__Exercise details__:
Count how many lines of the material below contain the string "above", with case counting. Reply with the number only.

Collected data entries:

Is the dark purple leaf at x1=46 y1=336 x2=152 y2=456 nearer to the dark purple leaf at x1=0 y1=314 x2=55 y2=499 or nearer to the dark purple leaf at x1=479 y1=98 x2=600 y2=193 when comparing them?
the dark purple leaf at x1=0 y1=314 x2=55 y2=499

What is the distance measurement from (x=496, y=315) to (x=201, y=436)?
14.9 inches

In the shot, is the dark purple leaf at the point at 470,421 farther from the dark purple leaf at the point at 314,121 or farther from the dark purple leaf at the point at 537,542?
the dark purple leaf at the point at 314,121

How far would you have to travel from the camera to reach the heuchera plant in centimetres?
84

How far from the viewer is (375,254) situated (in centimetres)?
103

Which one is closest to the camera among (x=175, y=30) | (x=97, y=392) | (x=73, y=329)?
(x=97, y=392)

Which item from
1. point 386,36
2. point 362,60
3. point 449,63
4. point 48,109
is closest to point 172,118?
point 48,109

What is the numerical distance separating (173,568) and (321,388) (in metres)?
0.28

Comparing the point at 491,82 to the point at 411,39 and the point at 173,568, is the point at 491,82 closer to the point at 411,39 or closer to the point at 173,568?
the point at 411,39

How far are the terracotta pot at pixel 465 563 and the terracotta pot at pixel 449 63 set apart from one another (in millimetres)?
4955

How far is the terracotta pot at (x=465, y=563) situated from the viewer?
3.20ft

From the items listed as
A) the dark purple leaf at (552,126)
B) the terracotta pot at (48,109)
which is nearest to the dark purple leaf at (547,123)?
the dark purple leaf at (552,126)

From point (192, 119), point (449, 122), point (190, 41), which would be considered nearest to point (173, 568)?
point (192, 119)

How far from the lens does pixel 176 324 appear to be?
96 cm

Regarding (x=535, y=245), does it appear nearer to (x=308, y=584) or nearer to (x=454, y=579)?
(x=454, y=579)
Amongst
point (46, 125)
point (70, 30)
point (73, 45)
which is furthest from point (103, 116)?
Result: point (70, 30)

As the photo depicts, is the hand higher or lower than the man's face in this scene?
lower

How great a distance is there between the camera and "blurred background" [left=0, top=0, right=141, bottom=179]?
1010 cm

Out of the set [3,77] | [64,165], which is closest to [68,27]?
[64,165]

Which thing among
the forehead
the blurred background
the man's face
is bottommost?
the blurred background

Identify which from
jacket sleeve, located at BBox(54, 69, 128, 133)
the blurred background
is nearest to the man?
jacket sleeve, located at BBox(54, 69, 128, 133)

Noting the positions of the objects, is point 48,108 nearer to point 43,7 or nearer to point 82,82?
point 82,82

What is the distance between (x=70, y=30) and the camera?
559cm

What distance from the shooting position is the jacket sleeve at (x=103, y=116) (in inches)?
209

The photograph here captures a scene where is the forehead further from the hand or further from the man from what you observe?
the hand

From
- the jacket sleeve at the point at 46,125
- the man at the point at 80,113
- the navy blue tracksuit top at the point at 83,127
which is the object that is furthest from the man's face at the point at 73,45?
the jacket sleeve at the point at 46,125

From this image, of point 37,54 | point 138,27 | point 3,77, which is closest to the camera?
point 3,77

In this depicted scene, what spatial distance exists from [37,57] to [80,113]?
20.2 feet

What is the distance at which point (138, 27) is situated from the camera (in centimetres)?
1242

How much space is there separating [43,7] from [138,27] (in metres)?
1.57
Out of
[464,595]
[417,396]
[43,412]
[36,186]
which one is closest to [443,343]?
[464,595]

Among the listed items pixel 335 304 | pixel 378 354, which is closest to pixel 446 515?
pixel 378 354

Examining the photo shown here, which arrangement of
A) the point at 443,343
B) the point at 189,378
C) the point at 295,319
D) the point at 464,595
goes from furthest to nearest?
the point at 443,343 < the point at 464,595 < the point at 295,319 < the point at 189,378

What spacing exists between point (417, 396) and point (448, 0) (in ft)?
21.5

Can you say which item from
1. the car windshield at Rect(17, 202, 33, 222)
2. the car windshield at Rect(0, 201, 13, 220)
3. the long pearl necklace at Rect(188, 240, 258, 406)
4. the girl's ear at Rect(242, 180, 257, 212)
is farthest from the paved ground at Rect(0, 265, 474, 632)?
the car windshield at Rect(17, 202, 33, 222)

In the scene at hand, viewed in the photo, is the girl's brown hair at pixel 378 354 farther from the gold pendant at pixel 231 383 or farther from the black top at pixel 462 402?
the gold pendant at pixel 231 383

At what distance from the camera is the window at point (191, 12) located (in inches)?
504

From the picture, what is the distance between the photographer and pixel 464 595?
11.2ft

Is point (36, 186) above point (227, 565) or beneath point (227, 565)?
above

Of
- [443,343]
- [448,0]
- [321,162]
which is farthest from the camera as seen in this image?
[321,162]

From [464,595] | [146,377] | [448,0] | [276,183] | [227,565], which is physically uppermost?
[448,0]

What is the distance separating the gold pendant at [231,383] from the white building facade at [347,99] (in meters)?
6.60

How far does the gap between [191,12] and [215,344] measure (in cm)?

__Task solution__:
2